=== Document extract ===
--------------------------------------------------
It seems almost too long ago to sufficiently remember the impact that the original Call of Duty game had on the first-person shooter genre. Over a decade later the series remains one of the best-selling video game franchises of all time. A look back at Call of Duty’s expansion, Call of Duty: United Offensive – serves as an excellent reminder of the core principles of the series still dictating its success to this very day. United Offensive rustles another World War II experience, experiencing the action through the eyes of three soldiers: American, British, and Russian. Intensity is the main buzz word surrounding United Offensive; its action plays out like a concentrated and distilled version of the original’s white-knuckle wartime action.
Gameplay, It’s More of the Same
This effectively being an expansion to the original Call of Duty, no one was expecting to be entering into an entirely fresh or different experience from a gameplay perspective. These expectations were correct since United Offensive plays rather like its predecessor. Action’s viewed from the first-person perspective, your active weapon (one of many authentic WWII-era weapons of war you’ll collect throughout the game) displayed in the middle of the X axis on the screen. So far, this is standard FPS stuff, no different in format from any games of the genre you’ll play even today.
The gameplay mechanics might not be refreshing here, but what has been ramped up in United Offensive is the level of intensity. Though in the original you would face reasonable-sized waves of German troops and armoured infantry, United Offensive’s major battles have essentially supersized the level of enemy persistence against the allies. You’ll be finding cover more than ever here as you fight your way through what at times can feel like the overwhelming Strength of German forces either advancing against you or attempting to halt the allied offensive.
Little flourishes of excitement are also offered through United Offensive’s vehicular segments. You’ll occasionally find yourself manning the turret of an aircraft to shoot down enemies, for example, or being at the helm of a patrol boat. These sections inject some much-needed variety into proceedings, allowing you to take a break from what would otherwise be another Call of Duty game where you remain on foot with weapon in hand almost throughout the entire experience.
--------------------------------------------------
Image and question records

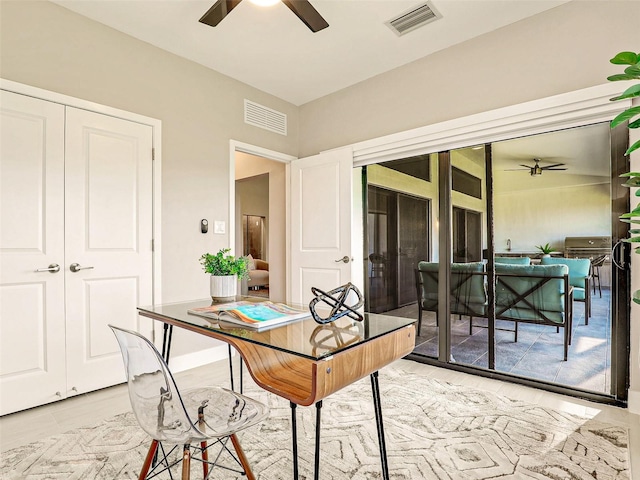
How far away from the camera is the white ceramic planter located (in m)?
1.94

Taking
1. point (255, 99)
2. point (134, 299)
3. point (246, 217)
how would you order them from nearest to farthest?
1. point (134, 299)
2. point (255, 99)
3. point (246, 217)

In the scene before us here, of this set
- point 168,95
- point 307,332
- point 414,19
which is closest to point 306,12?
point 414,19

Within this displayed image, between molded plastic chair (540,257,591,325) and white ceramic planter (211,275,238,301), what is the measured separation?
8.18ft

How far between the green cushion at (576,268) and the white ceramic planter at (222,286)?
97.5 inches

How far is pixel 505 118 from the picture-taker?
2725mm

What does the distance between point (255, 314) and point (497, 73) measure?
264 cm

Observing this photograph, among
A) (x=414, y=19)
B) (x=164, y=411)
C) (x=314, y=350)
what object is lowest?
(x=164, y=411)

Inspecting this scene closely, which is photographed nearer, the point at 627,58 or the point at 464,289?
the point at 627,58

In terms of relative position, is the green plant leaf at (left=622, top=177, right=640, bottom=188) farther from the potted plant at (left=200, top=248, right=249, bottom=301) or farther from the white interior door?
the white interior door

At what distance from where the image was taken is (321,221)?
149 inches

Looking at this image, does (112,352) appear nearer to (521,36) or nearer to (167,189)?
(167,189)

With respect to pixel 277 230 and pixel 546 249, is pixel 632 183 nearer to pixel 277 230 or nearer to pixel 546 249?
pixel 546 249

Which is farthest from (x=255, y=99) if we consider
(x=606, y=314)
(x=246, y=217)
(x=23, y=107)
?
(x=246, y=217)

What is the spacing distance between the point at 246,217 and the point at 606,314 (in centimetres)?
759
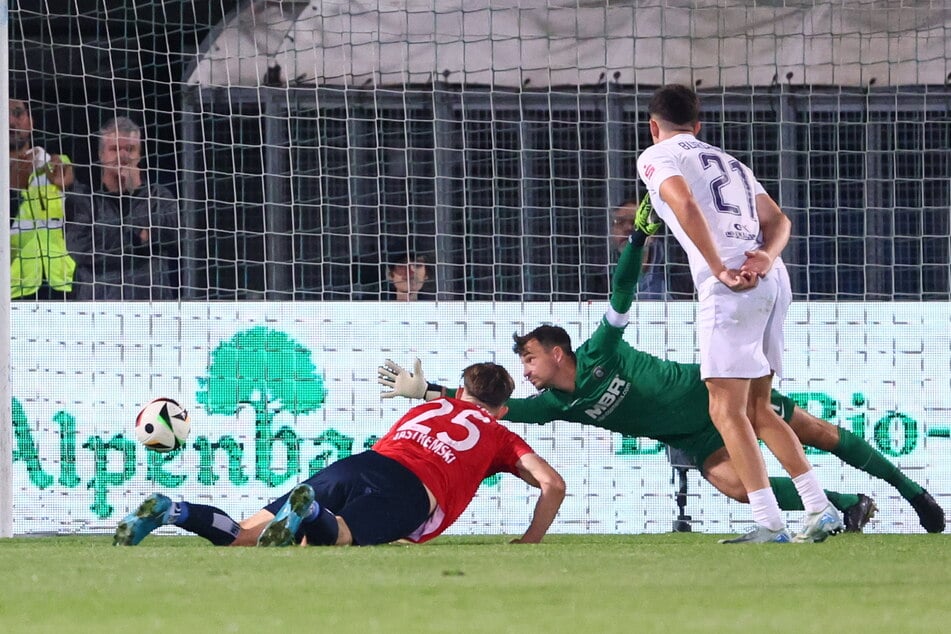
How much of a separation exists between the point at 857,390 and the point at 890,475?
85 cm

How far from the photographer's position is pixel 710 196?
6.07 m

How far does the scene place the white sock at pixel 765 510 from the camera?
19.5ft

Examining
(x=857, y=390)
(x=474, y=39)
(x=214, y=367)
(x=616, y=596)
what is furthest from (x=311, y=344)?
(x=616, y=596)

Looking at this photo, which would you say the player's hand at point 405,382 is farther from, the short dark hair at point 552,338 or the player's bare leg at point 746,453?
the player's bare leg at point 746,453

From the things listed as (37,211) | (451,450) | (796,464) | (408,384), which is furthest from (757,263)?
--------------------------------------------------
=== Exercises to complete ===
1. Answer these questions about the United Offensive review:
(a) What is named as the main buzz word surrounding United Offensive?
(b) How is the action viewed during gameplay?
(c) What vessel might the player find themselves at the helm of?
2. Repeat the part of the United Offensive review starting at "It seems almost" and ending at "white-knuckle wartime action.".
3. List the nationalities of the soldiers through whose eyes the action is experienced in the United Offensive review.
This material has no connection to the text.

=== Replies ===
1.
(a) Intensity
(b) From the first-person perspective
(c) A patrol boat

2.
It seems almost too long ago to sufficiently remember the impact that the original Call of Duty game had on the first-person shooter genre. Over a decade later the series remains one of the best-selling video game franchises of all time. A look back at Call of Duty’s expansion, Call of Duty: United Offensive – serves as an excellent reminder of the core principles of the series still dictating its success to this very day. United Offensive rustles another World War II experience, experiencing the action through the eyes of three soldiers: American, British, and Russian. Intensity is the main buzz word surrounding United Offensive; its action plays out like a concentrated and distilled version of the original’s white-knuckle wartime action.

3.
American
British
Russian